Goals.
**a)** List each distinct stage operator in the pipeline of the home-sales aggregation example, in order of first appearance.
**b)** Proceed with the home-sales aggregation example, picking up right after its final line of code.

Supplied text.
● ● ● ●

Adding Some Coding Glue and Geolocation

Obviously, there are limits as to how much can be achieved with a single aggregation pipeline but with the addition of just a little code outside of the database (in this example, JavaScript in the mongo shell), additional results can be produced.

We start by repeating an aggregation from the previous section but store the data in a collection so that we can build upon those results:

db.homeSales.aggregate([
    {
      $sort: {amount: -1}
    },
    {
      $group:
      {
        _id: {$year: "$date"},
        priciestPostCode: {$first: "$address.postcode"}
      }
    },
    {
      $lookup:
      {
        from: "postcodes",
        localField: "priciestPostCode",
        foreignField: "postcode",
        as: "locationData"
      }
    },
    {
      $sort: {_id: -1}
    },
    {
      $project:
      {
        _id: 0,
        Year: "$_id",
        PostCode: "$priciestPostCode",
        Location: "$locationData.location"
      }
    },
    {
      $out: "hottestLocations"
    }
  ])
db.hottestLocations.findOne()

● ● ● ●

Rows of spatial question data
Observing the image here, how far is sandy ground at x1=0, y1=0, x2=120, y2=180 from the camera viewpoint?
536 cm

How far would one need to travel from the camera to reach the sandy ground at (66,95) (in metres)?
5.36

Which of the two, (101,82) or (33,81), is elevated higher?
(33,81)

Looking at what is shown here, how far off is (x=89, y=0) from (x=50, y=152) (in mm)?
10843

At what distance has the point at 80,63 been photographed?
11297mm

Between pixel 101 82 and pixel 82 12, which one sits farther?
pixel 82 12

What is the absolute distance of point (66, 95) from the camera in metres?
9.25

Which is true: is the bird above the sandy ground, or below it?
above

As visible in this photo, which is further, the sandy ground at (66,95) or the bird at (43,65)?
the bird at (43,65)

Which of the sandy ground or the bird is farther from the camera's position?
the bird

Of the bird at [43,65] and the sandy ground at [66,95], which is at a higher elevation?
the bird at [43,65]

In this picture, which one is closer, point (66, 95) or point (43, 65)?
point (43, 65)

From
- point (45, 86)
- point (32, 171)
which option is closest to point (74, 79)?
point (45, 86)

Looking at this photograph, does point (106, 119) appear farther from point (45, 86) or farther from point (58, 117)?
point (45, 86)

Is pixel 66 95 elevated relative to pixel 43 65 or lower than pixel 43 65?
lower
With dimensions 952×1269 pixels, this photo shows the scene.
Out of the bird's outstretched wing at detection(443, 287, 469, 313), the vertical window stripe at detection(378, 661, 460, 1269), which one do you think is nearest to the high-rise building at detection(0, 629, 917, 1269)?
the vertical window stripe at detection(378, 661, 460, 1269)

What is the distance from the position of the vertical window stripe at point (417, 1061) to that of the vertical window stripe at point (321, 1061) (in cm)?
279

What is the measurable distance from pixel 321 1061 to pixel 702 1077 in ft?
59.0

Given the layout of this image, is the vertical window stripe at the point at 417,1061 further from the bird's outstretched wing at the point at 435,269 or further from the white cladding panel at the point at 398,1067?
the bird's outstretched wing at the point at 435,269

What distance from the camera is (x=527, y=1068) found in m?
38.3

● ● ● ●

Task answers.
**a)** $sort, $group, $lookup, $project, $out

**b)**
{
  "_id": ObjectId("5629108c96be45aba9cb0c98"),
  "Year": 2015,
  "PostCode": "SL6 9UD",
  "Location": [
    {
      "type": "Point",
      "coordinates": [
        51.558455,
        -0.756023
      ]
    }
  ]
}

In this example, geospatial operations are performed on the location from the postcodes collection and so a geospatial index should be added:

db.postcodes.createIndex({location: "2dsphere"})

A function is created that, given a location, will find the five nearest postcodes – taking advantage of a $geoNear stage – note that this must be the first stage in the pipeline:

var findNeighbours = function (spot, yearTag) {
  var result = db.postcodes.aggregate([
      {
        $geoNear:
        {
          near: spot,
          distanceField: "distance",
          num: 5,
          spherical: true
        }
      },
      {
        $group: {
          _id: yearTag,
          "neighbours": {
            $addToSet: "$postcode"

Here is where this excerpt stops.